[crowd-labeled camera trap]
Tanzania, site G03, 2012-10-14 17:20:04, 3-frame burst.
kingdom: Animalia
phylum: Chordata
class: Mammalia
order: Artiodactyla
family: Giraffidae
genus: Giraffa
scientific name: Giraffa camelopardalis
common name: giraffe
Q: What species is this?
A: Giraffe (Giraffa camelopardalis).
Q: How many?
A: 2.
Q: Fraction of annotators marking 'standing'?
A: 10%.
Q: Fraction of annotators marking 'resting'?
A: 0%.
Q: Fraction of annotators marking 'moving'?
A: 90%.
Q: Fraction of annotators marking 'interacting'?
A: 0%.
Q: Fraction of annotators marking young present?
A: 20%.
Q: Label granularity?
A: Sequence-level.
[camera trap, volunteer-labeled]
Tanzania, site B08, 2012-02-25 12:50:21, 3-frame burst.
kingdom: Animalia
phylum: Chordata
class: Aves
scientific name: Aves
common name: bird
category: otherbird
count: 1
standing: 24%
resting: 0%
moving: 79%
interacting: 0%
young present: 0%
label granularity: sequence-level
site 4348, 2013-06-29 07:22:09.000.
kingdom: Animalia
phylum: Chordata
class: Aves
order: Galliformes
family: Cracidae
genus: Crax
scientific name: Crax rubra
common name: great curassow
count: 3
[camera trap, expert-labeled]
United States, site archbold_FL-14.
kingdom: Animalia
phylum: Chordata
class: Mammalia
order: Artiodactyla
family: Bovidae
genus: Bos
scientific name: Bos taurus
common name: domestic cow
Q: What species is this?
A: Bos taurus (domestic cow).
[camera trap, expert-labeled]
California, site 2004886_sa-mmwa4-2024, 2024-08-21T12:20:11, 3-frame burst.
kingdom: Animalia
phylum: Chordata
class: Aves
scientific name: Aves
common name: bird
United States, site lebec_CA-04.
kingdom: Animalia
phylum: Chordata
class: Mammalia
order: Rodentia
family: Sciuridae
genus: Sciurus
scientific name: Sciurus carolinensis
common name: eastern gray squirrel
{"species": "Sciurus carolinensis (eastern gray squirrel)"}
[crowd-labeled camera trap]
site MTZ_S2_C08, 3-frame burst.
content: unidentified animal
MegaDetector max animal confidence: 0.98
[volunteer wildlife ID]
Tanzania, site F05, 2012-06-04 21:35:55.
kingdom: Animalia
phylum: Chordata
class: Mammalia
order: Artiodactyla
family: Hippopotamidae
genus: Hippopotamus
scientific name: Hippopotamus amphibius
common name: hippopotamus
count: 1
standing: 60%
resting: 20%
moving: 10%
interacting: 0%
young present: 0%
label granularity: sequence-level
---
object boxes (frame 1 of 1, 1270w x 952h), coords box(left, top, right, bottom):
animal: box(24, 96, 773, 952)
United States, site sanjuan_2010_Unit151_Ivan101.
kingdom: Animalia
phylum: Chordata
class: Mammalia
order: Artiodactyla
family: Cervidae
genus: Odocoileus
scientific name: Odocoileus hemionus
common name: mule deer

#### WHAT THIS TASK INVOLVES:
Please give back exactly the lines of this listing beginning at the line with "scientific name: Sciurus carolinensis" and ending with the line with "moving: 10%", both included, and nothing else.

#### RESULT FOR THIS TASK:
scientific name: Sciurus carolinensis
common name: eastern gray squirrel
{"species": "Sciurus carolinensis (eastern gray squirrel)"}
[crowd-labeled camera trap]
site MTZ_S2_C08, 3-frame burst.
content: unidentified animal
MegaDetector max animal confidence: 0.98
[volunteer wildlife ID]
Tanzania, site F05, 2012-06-04 21:35:55.
kingdom: Animalia
phylum: Chordata
class: Mammalia
order: Artiodactyla
family: Hippopotamidae
genus: Hippopotamus
scientific name: Hippopotamus amphibius
common name: hippopotamus
count: 1
standing: 60%
resting: 20%
moving: 10%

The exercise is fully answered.